"Out of 5 Fieros I have owned all of them have had the scratches on the drivers side window. You know the lines all the way up and down the window. I was just wondering what causes this and is there a way to prevent this?"
The tracks the windows ride in and the felts that seal the outside of the window glass. It's a thing that is not unique to Fiero's... F-Body cars suffer the same. I think that because the window glass is curved and supported only from the bottom, instead of being supported from the edges like other cars.
Guess it just is.
From: Curt Martin
"Can I fix my window?"
Cerium Oxide that come in a powder will polish it out. You mix it with water into a slurry and polish with a very dense felt pad at a very slow speed (1500 rpm). I believe JCWhitney has it, or some hardware/auto stores.
From: Clark
"Can I prevent this from happening again?"

### TASK PROMPT:
Return the passage of the Fiero window-scratch discussion from "From: Curt Martin" to "some hardware/auto stores.", copied word for word.

### ENTRIES PROVIDED:
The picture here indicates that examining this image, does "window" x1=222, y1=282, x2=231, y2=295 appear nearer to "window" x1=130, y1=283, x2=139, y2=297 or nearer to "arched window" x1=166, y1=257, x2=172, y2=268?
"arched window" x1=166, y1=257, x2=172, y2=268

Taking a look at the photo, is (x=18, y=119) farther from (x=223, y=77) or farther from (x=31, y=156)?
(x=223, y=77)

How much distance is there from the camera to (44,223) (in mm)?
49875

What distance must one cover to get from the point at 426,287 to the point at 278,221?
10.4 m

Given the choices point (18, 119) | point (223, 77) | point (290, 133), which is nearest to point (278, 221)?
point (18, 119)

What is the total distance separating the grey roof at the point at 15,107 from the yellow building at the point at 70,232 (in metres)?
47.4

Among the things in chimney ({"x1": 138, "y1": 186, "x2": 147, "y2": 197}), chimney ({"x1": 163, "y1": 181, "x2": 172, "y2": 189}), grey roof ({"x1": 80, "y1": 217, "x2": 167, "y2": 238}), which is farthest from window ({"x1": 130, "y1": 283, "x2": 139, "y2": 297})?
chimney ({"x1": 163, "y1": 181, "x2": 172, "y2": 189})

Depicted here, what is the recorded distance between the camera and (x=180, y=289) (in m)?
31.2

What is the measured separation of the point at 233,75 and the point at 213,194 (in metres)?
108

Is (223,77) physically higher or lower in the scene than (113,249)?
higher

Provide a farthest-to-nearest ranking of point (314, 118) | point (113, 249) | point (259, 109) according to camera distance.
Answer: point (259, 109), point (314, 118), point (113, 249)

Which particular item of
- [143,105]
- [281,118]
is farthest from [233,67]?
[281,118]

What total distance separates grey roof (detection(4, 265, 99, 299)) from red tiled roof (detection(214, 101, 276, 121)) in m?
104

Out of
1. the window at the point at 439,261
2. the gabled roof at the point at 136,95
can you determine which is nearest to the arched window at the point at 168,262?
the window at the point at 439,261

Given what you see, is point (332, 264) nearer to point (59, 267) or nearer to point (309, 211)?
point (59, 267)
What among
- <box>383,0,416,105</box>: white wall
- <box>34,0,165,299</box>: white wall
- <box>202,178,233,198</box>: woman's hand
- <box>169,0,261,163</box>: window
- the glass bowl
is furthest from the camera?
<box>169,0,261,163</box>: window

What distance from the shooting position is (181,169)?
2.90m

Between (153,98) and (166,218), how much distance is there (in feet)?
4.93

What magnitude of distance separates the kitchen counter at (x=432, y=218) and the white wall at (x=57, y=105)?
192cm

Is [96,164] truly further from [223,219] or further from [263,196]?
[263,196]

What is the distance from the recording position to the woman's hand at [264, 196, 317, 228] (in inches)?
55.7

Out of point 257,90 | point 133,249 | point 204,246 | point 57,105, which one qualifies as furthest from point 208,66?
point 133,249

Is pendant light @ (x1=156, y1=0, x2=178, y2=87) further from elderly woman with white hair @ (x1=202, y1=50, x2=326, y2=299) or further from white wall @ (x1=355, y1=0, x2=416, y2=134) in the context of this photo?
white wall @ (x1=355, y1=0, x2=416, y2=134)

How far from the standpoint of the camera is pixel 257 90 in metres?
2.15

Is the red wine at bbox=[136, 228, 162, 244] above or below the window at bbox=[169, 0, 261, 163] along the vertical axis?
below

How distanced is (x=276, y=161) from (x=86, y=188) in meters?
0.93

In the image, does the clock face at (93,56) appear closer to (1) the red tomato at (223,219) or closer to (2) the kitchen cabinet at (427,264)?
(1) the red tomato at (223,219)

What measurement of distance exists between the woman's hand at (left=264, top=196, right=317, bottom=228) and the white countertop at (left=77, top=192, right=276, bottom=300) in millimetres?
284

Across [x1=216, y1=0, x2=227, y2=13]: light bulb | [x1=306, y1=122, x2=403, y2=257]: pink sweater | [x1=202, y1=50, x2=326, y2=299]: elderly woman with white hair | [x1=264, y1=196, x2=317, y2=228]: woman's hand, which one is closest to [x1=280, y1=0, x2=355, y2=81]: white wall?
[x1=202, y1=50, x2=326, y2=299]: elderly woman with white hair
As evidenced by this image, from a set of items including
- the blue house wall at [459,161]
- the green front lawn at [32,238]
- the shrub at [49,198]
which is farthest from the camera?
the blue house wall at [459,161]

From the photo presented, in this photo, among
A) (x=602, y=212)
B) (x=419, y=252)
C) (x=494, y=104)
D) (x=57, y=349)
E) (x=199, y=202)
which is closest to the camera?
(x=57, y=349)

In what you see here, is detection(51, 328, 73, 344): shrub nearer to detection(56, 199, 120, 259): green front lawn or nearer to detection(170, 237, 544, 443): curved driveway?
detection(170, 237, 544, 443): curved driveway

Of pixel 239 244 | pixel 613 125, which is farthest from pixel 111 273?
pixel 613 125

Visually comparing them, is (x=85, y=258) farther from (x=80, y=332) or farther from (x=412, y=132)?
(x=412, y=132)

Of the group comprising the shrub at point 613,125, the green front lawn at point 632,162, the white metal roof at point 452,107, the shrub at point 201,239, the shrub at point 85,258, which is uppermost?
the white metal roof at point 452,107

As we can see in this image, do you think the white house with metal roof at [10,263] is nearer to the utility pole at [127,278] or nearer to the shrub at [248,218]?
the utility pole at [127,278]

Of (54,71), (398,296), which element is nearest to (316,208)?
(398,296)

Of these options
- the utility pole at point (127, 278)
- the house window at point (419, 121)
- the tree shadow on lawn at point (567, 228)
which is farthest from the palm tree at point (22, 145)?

### CORRECT RESPONSE:
From: Curt Martin
"Can I fix my window?"
Cerium Oxide that come in a powder will polish it out. You mix it with water into a slurry and polish with a very dense felt pad at a very slow speed (1500 rpm). I believe JCWhitney has it, or some hardware/auto stores.